Department of Pharmaceutical Engineering & Technology, Indian Institute of Technology (B.H.U.), Varanasi, 221005, UP, India.
Mol Divers. 2024 Aug;28(4):2013-2031. doi: 10.1007/s11030-023-10645-3. Epub 2023 Apr 6.
Alzheimer's disease (AD) is a severe, growing, multifactorial disorder affecting millions of people worldwide characterized by cognitive decline and neurodegeneration. The accumulation of tau protein into paired helical filaments is one of the major pathological hallmarks of AD and has gained the interest of researchers as a potential drug target to treat AD. Lately, Artificial Intelligence (AI) has revolutionized the drug discovery process by speeding it up and reducing the overall cost. As a part of our continuous effort to identify potential tau aggregation inhibitors, and leveraging the power of AI, in this study, we used a fully automated AI-assisted ligand-based virtual screening tool, PyRMD to screen a library of 12 million compounds from the ZINC database to identify potential tau aggregation inhibitors. The preliminary hits from virtual screening were filtered for similar compounds and pan-assay interference compounds (the compounds containing reactive functional groups which can interfere with the assays) using RDKit. Further, the selected compounds were prioritized based on their molecular docking score with the binding pocket of tau where the binding pockets were identified using replica exchange molecular dynamics simulation. Thirty-three compounds showing good docking scores for all the tau clusters were selected and were further subjected to in silico pharmacokinetic prediction. Finally, top 10 compounds were selected for molecular dynamics simulation and MMPBSA binding free energy calculations resulting in the identification of UNK_175, UNK_1027, UNK_1172, UNK_1173, UNK_1237, UNK_1518, and UNK_2181 as potential tau aggregation inhibitors.

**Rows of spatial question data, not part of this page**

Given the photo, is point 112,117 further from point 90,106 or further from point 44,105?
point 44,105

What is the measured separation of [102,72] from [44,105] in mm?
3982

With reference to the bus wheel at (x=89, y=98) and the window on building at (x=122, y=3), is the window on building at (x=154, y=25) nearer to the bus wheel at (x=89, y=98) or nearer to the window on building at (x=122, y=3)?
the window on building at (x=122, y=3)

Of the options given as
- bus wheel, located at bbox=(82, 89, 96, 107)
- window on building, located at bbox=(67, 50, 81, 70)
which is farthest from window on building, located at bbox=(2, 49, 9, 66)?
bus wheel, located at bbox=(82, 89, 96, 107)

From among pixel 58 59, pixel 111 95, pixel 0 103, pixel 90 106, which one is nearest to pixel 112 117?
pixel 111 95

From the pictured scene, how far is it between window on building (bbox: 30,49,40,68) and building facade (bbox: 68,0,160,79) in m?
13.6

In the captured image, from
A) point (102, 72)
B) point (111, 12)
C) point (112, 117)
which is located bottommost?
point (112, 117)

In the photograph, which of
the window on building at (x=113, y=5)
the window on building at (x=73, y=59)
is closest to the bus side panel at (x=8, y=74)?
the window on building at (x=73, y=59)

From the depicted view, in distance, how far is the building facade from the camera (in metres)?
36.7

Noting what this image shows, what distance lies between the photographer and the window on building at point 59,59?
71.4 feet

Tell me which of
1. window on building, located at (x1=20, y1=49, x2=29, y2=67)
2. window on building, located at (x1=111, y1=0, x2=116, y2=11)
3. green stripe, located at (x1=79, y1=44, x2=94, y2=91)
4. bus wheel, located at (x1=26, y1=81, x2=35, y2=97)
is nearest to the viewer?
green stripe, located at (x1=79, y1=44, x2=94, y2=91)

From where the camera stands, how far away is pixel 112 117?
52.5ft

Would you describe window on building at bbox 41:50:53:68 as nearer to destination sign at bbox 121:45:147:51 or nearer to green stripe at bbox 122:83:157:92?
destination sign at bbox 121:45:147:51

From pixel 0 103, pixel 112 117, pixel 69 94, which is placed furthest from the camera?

阿尔茨海默病(AD)是一种严重的、日益严重的、多因素障碍,影响着全球数以百万计的人,其特征是认知能力下降和神经退行性变。tau 蛋白聚集成双螺旋丝是 AD 的主要病理标志之一,作为治疗 AD 的潜在药物靶点引起了研究人员的兴趣。最近,人工智能(AI)通过加速药物发现过程并降低总体成本,彻底改变了药物发现过程。作为我们不断努力识别潜在的 tau 聚集抑制剂的一部分,并利用 AI 的力量,在这项研究中,我们使用了一个完全自动化的 AI 辅助基于配体的虚拟筛选工具,PyRMD,从 ZINC 数据库中筛选了 1200 万个化合物库,以识别潜在的 tau 聚集抑制剂。虚拟筛选的初步命中物使用 RDKit 针对类似化合物和全分析干扰化合物(含有可以干扰分析的反应性官能团的化合物)进行了筛选。此外,根据化合物与 tau 结合口袋的分子对接得分对选定的化合物进行了优先级排序,其中使用 replica exchange 分子动力学模拟确定了结合口袋。选择了 33 种对所有 tau 簇都显示出良好对接得分的化合物,并进一步进行了计算机药物代谢动力学预测。最后,选择了前 10 种化合物进行分子动力学模拟和 MMPBSA 结合自由能计算,从而确定 UNK_175、UNK_1027、UNK_1172、UNK_1173、UNK_1237、UNK_1518 和 UNK_2181 为潜在的 tau 聚集抑制剂。